The following year, he went to the Middle East and sailed down the Nile, filling his notebook with new sketches, the basis of the first of two new panoramas: one of the Nile, one of Palestine. Along th
e way, he was using his skill at deciphering hieroglyphics to snap up thousands of local artefacts at knockdown prices. He coined the phrase “Georama” to describe his latest geographic panoramas, but neither was quite as successful as his Mississippi paintings. The public was starting to grow bored with panoramic lectures and the market was flooded with imitators.

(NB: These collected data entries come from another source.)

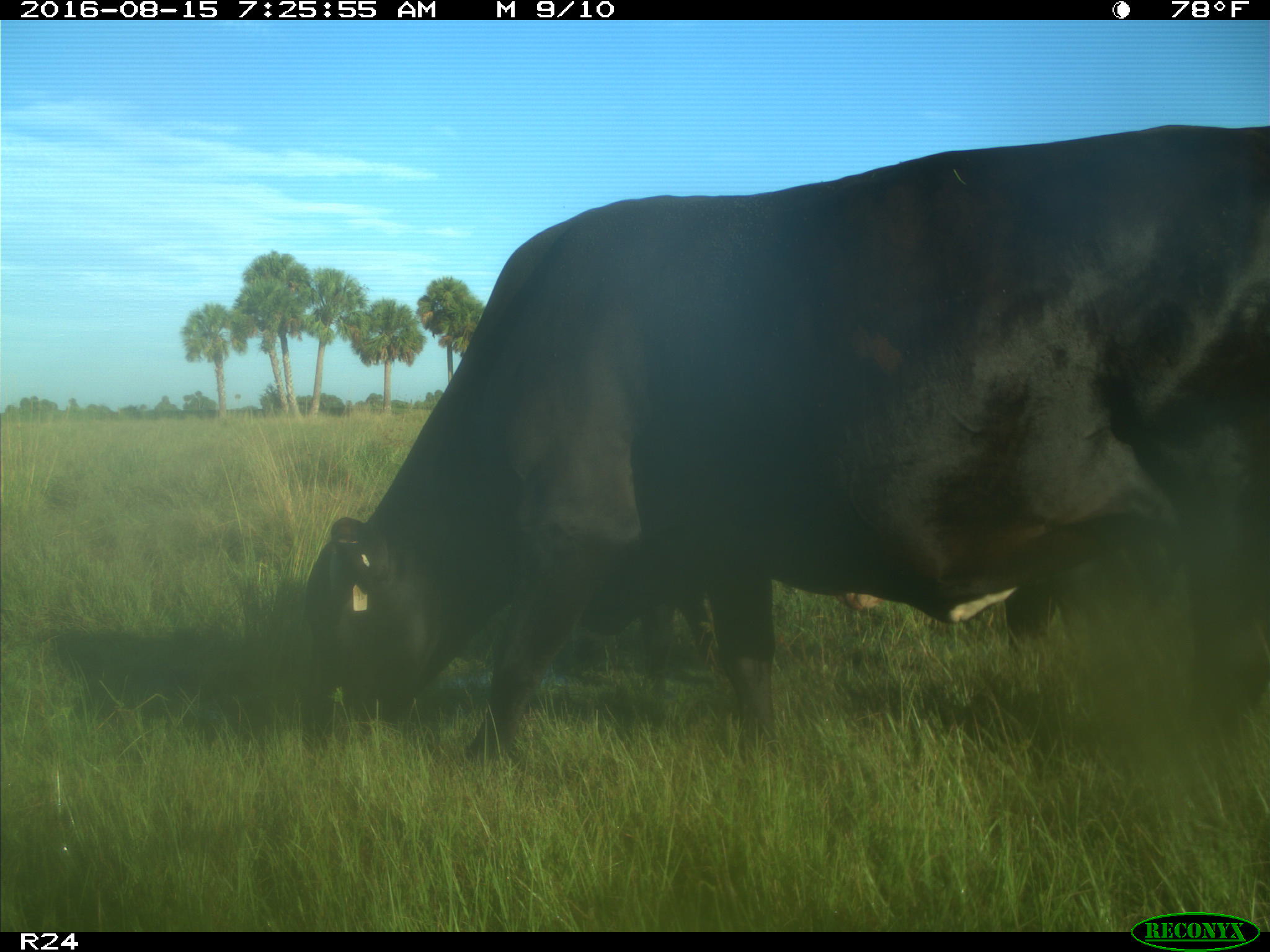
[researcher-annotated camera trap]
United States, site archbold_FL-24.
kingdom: Animalia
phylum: Chordata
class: Mammalia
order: Artiodactyla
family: Bovidae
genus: Bos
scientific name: Bos taurus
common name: domestic cow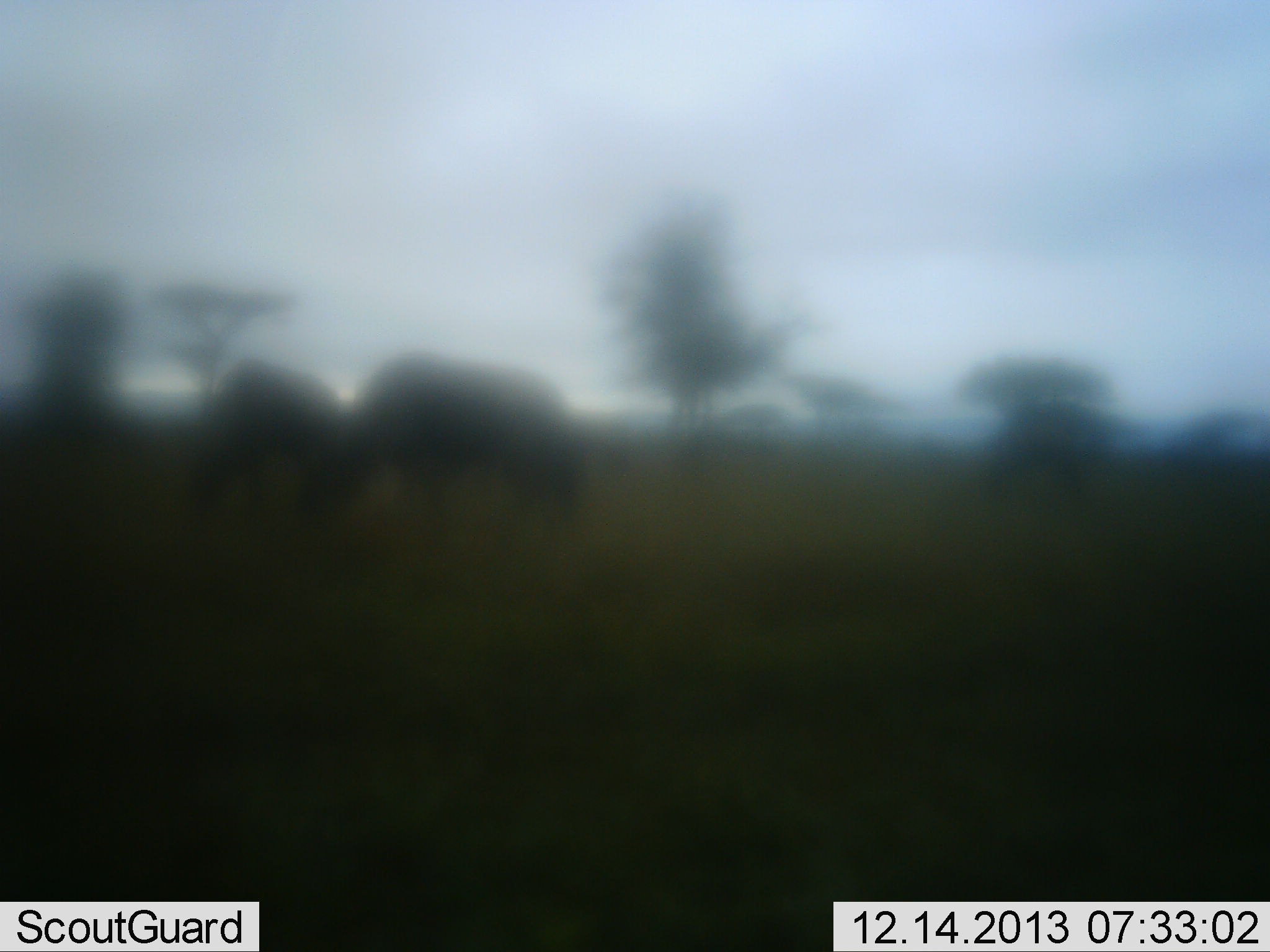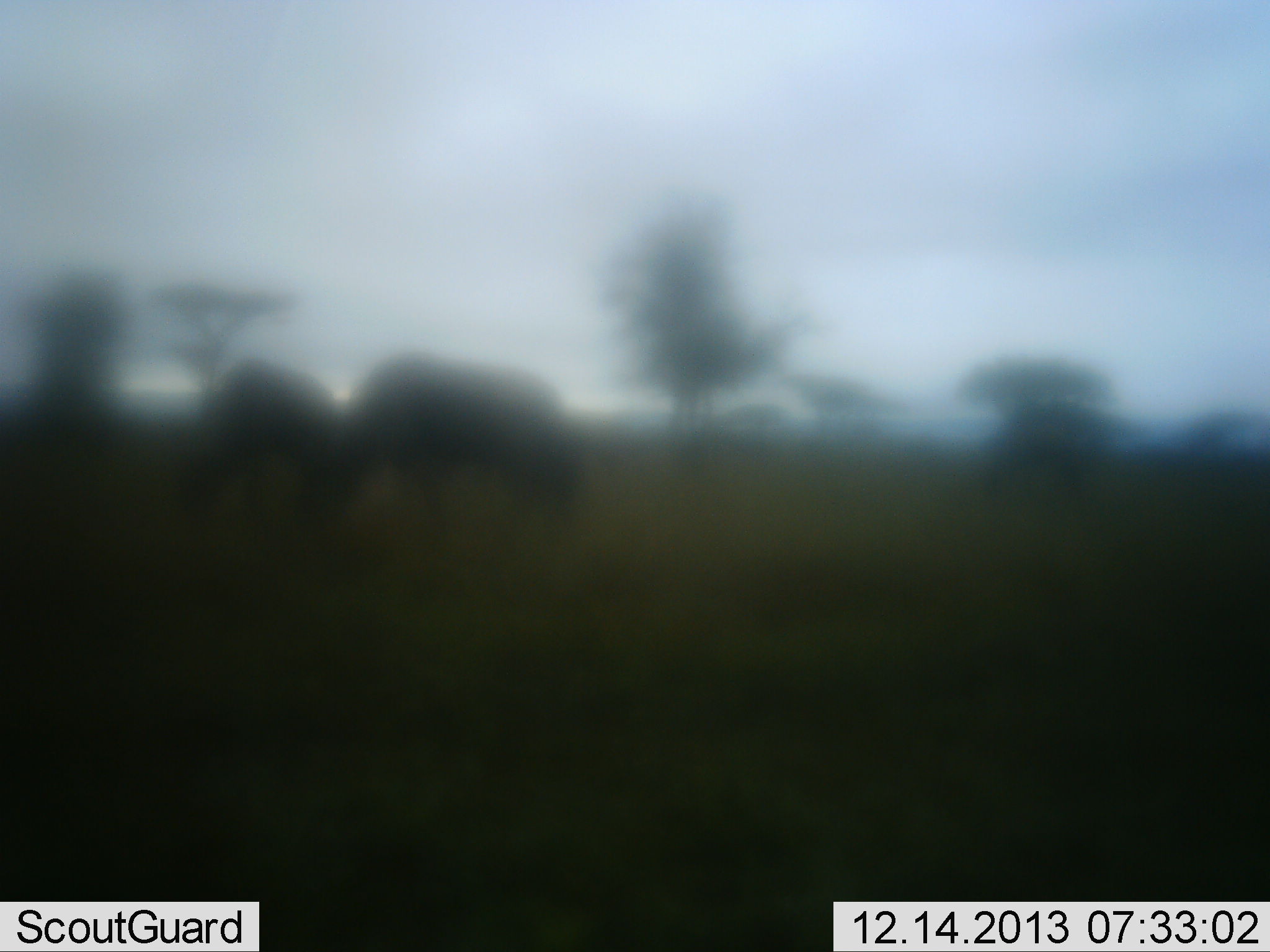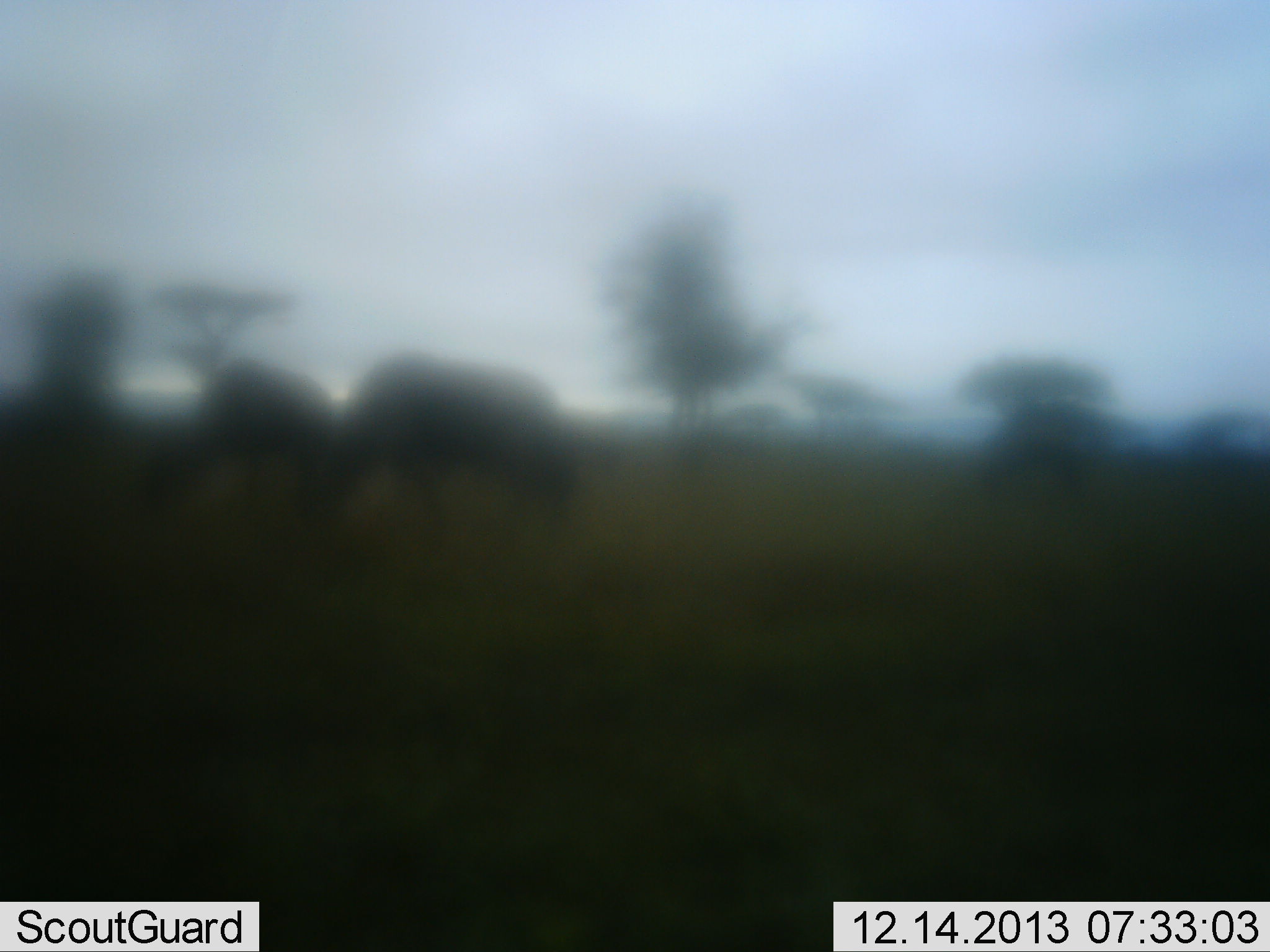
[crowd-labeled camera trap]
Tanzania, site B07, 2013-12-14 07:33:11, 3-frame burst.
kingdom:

Not that this should have troubled Banvard greatly. He was now a fantastically wealthy man, the richest artist in history. In 1852, he returned to America with his growing family and bought a sixty-acre lot on Long Island, where he built a replica of Windsor Castle. He called it Glenada in honour of his daughter. The locals, unimpressed by this tacky display of ostentation, knew it as Banvard’s Folly.
By the 1860s, America was in thrall to another great showman, arguably the shrewdest the world had ever seen – the great Phineas T. Barnum. His shows were a heady cocktail of freaks, circus acts, magic acts and fraud (for example, exhibiting the “161-year-old” nursemaid of George Washington). To lend some credibility to his shows, mixed in with the items of questionable provenance, Barnum had also bought up some genuine museum exhibits, including some unusual natural history artefacts.

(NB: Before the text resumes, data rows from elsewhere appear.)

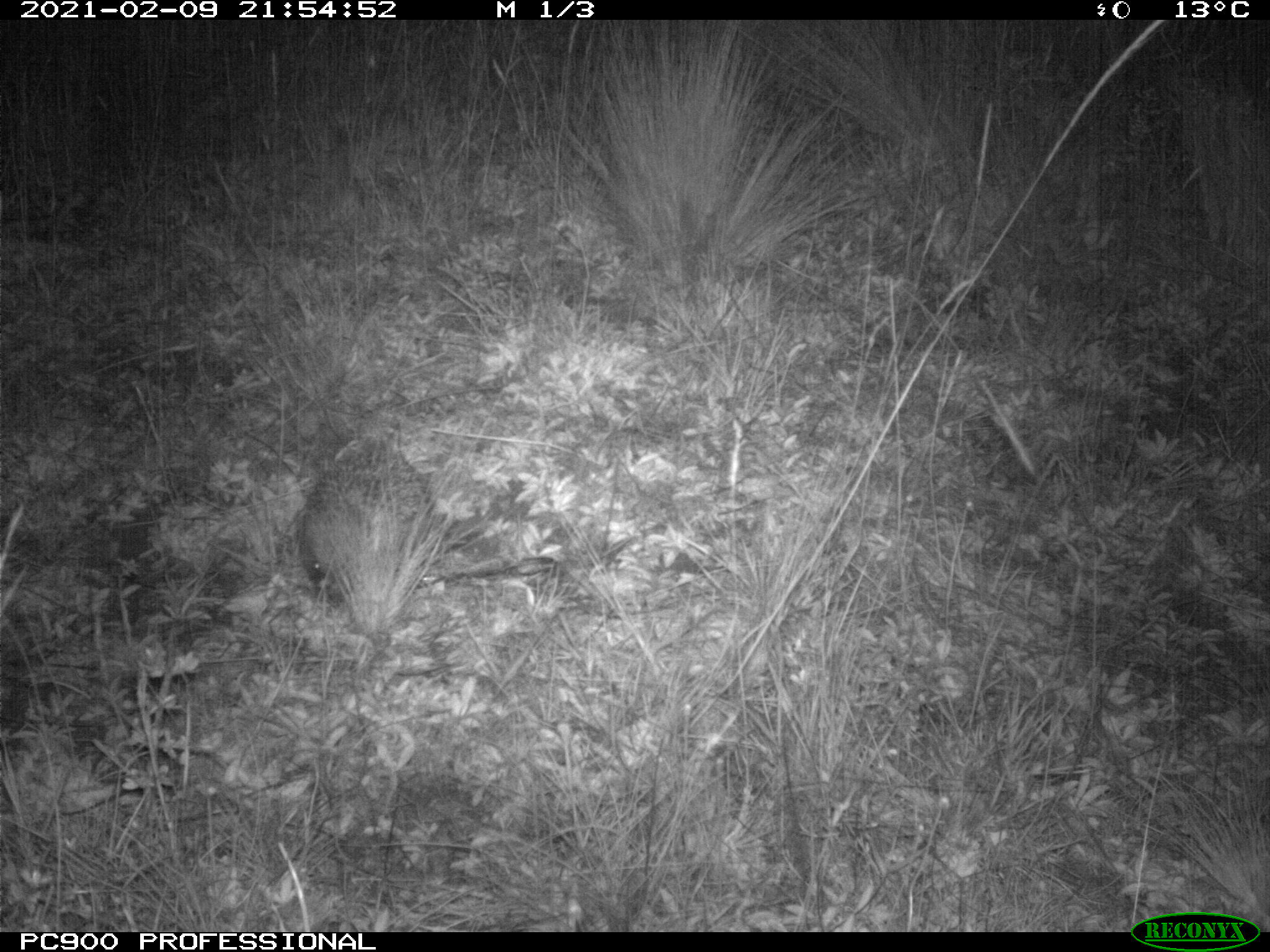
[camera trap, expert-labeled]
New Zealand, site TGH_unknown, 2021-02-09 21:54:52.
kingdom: Animalia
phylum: Chordata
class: Mammalia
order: Eulipotyphla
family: Erinaceidae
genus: Erinaceus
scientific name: Erinaceus europaeus europaeus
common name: european hedgehog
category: hedgehog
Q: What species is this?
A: Hedgehog (european hedgehog) (Erinaceus europaeus europaeus).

By 1866, Barnum’s ticket sales were more than thirty-five million – more than the actual population of North America.
After a few years of critical and commercial success, living quietly with his family was not enough for Banvard – he was bored and hungry for more. While sitting in his castle full of genuine Egyptian artefacts, he had a brainwave. For several years, he had been toying with the idea of showing his collection in a museum. Now he decided to take on P. T. Barnum, the greatest showman on Earth, at his own game.
For all his years of touring with his panoramic paintings, Banvard had never actually run a proper business before; at least, not a fully functioning operation with a staff to maintain. He had got by in the past with the help of a single secretary, whom he eventually fired when he suspected her of stealing a few dollars from him.